Bodu means large, and this is a big 500-meter-long thila starting at a depth of eight to ten meters. There are many coral rocks between 10 and 20 meters and in the middle of the reef is a saddle that dips to 14 meters. Surrounding depths are to 25 meters.
One kilometer to the east of Bodufolhudhoo is a shallow protected reef ideal for beginners. It is an oval-shaped reef with magnificent coral above 10 meters. It has a gentle slope to a sandy bottom at 25 meters. There are many sea anemones at shallow depths and plenty of small reef fish, especially wrasse. One attraction is a burrowing crab at 23 meters.

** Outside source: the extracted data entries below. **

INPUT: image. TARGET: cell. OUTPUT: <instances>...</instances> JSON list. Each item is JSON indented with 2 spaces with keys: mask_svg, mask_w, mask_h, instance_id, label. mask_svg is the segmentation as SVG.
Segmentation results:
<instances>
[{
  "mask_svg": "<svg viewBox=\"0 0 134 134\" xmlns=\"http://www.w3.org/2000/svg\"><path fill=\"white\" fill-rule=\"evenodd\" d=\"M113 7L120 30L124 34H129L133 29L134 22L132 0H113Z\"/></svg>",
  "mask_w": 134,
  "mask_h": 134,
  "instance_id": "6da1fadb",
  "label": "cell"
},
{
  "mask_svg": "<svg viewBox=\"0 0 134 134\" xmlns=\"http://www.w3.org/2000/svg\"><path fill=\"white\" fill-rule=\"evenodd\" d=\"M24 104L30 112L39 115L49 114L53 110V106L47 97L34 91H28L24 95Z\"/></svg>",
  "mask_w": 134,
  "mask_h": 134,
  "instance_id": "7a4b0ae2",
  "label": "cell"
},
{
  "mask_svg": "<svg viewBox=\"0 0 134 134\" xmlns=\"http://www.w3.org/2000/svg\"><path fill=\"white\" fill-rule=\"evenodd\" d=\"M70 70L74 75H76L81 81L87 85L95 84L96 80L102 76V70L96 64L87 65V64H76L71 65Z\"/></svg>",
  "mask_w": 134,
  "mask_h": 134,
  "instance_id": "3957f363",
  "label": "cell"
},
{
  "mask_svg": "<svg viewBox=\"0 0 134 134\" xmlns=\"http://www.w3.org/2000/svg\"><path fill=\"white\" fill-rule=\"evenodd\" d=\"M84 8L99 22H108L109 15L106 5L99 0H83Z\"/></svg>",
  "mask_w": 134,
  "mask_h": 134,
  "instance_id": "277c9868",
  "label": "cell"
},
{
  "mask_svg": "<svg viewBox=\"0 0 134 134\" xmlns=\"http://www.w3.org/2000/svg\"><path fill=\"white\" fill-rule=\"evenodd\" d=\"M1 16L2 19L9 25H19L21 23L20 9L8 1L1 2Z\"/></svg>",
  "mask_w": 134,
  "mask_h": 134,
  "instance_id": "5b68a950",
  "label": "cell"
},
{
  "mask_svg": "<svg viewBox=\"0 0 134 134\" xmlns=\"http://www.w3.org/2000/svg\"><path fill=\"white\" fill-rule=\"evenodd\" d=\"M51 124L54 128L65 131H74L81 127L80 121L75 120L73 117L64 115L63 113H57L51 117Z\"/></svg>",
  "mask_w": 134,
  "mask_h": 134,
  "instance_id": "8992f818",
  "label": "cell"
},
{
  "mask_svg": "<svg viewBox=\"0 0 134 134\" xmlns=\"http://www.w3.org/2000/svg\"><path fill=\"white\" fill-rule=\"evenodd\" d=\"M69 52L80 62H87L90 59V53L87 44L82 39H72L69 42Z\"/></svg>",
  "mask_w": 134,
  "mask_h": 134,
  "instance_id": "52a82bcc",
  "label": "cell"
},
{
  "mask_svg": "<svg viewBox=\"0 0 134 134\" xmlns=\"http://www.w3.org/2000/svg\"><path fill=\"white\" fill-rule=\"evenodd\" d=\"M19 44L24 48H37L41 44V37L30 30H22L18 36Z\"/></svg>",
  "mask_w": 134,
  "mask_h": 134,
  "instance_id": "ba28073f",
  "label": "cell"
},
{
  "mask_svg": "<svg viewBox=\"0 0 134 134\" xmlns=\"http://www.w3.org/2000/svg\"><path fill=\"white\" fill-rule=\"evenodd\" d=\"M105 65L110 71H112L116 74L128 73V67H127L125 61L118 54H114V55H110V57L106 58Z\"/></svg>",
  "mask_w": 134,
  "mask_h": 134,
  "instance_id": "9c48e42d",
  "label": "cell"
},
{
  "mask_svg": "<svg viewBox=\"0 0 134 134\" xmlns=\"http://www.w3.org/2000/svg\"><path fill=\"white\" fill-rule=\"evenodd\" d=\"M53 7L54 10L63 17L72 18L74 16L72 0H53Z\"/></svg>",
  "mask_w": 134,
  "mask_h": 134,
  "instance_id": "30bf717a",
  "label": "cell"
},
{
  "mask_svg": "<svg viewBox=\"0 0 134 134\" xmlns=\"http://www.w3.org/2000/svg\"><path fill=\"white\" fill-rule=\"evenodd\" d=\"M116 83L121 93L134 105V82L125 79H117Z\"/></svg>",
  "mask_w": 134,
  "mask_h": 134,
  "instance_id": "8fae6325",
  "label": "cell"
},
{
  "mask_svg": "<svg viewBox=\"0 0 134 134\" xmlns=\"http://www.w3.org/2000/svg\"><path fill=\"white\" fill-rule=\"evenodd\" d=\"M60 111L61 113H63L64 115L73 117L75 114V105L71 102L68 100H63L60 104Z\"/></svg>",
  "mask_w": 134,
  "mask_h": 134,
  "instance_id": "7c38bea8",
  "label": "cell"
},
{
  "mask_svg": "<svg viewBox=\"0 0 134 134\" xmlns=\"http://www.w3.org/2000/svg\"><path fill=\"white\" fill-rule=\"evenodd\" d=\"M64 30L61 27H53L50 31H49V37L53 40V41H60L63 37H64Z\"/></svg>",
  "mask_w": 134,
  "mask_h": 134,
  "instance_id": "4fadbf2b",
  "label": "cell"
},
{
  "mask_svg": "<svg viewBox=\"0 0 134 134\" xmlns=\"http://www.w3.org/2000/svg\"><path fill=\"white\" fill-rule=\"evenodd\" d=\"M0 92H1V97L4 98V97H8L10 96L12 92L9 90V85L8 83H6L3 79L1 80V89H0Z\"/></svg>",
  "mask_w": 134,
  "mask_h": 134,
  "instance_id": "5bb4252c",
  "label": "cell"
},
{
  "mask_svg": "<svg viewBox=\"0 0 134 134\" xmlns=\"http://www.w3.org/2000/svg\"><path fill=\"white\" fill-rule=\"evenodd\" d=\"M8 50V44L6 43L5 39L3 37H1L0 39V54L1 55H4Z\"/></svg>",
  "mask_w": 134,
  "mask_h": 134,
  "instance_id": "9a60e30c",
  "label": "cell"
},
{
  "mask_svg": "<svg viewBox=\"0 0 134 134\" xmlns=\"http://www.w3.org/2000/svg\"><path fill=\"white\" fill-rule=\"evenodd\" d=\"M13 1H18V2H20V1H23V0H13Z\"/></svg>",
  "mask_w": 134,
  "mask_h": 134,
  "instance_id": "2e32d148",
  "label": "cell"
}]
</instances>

There are many sea anemones at shallow depths and plenty of small reef fish.
One of the longest channels in Ari Atoll is Gangehi Pass. There is good diving on both sides of the 2.5 km long channel. On the north side are large coral rocks around 20 meters and a 200-meter-long cave between the depths of 15 and 20 meters. There are many grouper, and stingrays in the cave and Napoleon are common during June, July, and August.
There are stingrays in the 200-meter-long cave.
This thila is about 80 meters long and quite deep with the top at 15 meters. The landscape is stunning, and divers can easily circle the reef in one dive if the current permits. On the southwest side is a canyon between two large coral outcrops and the main thila. In the middle of the reef are two tunnels about one meter wide, one at 21 meters, the other at 23 meters that pass right through the reef. A steady stream of fish, noticeably schools of blue-dash fusilier and thin-lined fusilier, pass through the holes like sheep through a gateway. Much of the thila is undercut with caves, and the surface is coated in soft coral and colorful sponges. Clown triggerfish, morays and surgeon are prevalent in the caves and Napoleon are a welcoming sight to divers.
A steady stream of fish, noticeably schools thin-lined fusilier, pass through the holes like sheep through a gateway.
Currents can be strong, and a quick descent to the protection of this reef may be necessary. This site is an excellent location for photographers and divers will appreciate the irregular reef formation.
Kuda Thila has to main reef bodies, one longer than the other. The larger portion peaks at six meters, the smaller one at 12 meters. A saddle at 18 meters divides the two reefs which bend in a ‘V’shape at the junction. Overall, the thila is not as small as the name suggests, being at least 100 meters in length. Between the two peaks are big schools of surgeon and blue triggerfish and also a small aggregation of bannerfish and some angelfish. Green coral trees grow on the slopes on the north side. At the eastern end is a little flat reef plateau at 20 meters with a half-moon shaped cave on the end. The cave has a pretty soft blue coral on the ceiling and a sand bottom at 25 meters. Two ridges continue off to the east to deeper depths. On the south side near a cave at 24 meters is a cliff with four big black coral trees. Game fish, like banded trevally and blue-fin jack, dart around the cliff edge while white-tip reef sharks are frequently seen at deeper depths. On the reef top is healthy soft and hard coral, feather stars and many smaller fish. Several Napoleon fish swim around this reef.
The cave has a pretty soft blue coral on the ceiling.